В марте я оказался у телевизора, когда шла аналитическая программа "Зеркало". Бородатый телеведущий беседовал о культуре с министром М.Швыдким. Я предполагал, что их разговор коснется литературы. Министру, чтобы проиллюстрировать свой оптимизм, идею о расцвете искусств в новой России, требовалось конкретное имя. И так складывался разговор, что это должно было быть имя из мира литературы. Оно должно было быть новым, еще мало кем прочитанным, дабы не вызвать мгновенного отторжения зрителя. Вместе с тем оно само нуждалось в раскрутке, в признании. Так в эфире прозвучало имя молодого корреспондента из "Московского комсомольца" А.Бабченко, чью повесть "Алхан-Юрт" тогда только что опубликовал "Новый мир" (2002, № 2). И вот тогда вместе с эпитетами министра, самоуверенными и лестными, с экрана сорвалось что-то, стало заполнять пространство комнаты, стремилось проникнуть в ноздри. Не чувство страха, однако, овладело мною, а тоскливое омерзение. Ведь повесть А.Бабченко к тому времени я уже прочитал, и на фоне прочитанного ложь министра прозвучала подло.

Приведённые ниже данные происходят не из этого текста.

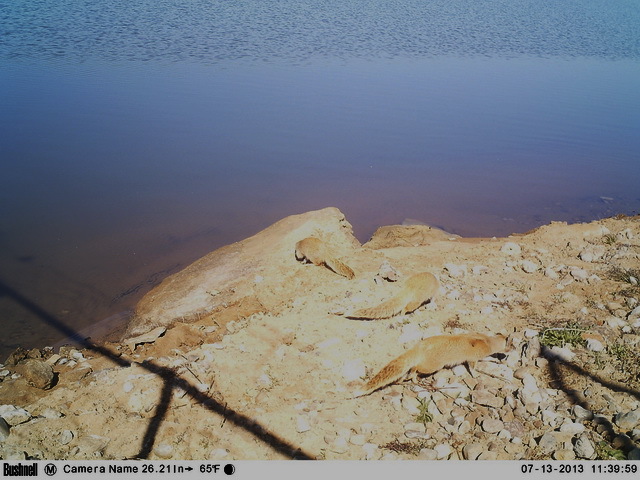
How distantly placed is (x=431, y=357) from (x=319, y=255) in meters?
3.41

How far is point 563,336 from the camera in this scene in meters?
Answer: 5.45

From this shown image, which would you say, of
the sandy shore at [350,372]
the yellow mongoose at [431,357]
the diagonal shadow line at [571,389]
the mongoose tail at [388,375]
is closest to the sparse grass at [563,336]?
the sandy shore at [350,372]

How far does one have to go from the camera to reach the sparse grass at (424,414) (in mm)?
4633

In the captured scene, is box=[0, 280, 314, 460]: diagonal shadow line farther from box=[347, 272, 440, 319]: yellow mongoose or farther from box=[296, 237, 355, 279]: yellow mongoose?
box=[296, 237, 355, 279]: yellow mongoose

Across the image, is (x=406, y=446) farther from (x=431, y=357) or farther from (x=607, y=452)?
(x=607, y=452)

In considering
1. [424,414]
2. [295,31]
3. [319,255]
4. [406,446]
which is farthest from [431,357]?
[295,31]

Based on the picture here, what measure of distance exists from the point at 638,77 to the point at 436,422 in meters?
26.3

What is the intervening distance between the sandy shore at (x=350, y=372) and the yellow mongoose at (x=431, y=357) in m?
0.15

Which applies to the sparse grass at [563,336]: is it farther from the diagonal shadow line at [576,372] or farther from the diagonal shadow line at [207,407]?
the diagonal shadow line at [207,407]

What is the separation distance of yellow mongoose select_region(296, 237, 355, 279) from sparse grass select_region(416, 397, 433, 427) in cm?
307

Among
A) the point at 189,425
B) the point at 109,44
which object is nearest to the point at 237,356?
the point at 189,425

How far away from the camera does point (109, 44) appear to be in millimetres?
21703

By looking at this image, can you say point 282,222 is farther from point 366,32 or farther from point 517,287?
point 366,32

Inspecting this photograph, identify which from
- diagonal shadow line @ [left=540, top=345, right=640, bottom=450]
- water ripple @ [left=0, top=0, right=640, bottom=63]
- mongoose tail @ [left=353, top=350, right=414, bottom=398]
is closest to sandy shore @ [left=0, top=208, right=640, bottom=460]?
diagonal shadow line @ [left=540, top=345, right=640, bottom=450]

Каждое новое имя обнадеживает, к нему подходишь непредвзято. Именно так я начал читать повесть 25-летнего автора. Но я увидел вскоре, что в ней смешались самомнение и наивность. Проза, чей автор не ведал никогда страха перед чистым листом бумаги, не знал мук в поисках необходимых слов, когда кажется, что любые слова бессильны воспроизвести пережитое... О страхе, об унижении, о крови, о смерти увиденных на войне — грамотным прытким слогом, не ведающим преград, свидетельствующим о молодости, энергии, амбициях, но никак ни о глубине личности, пережившей войну.

Я услышал в ней перепевы военной прозы В.Астафьева. Он скатывается в эпигонство, как на обочину ребенок, начинающий ездить на велосипеде. В этих местах повесть дает совершенно обратный эффект, нежели было задумано, — эффект комический. И странно тоже, что А.Бабченко выбрал такой пример для подражания. Ведь у Астафьева военная тема является самым слабым звеном в творчестве. Он десятилетиями писал о войне, писал упорно, зло, отчаянно, чувствуя, видимо, что ни на йоту не приближается к адекватному ее отражению. В этом легко убедиться, открыв ныне любые страницы его военной прозы.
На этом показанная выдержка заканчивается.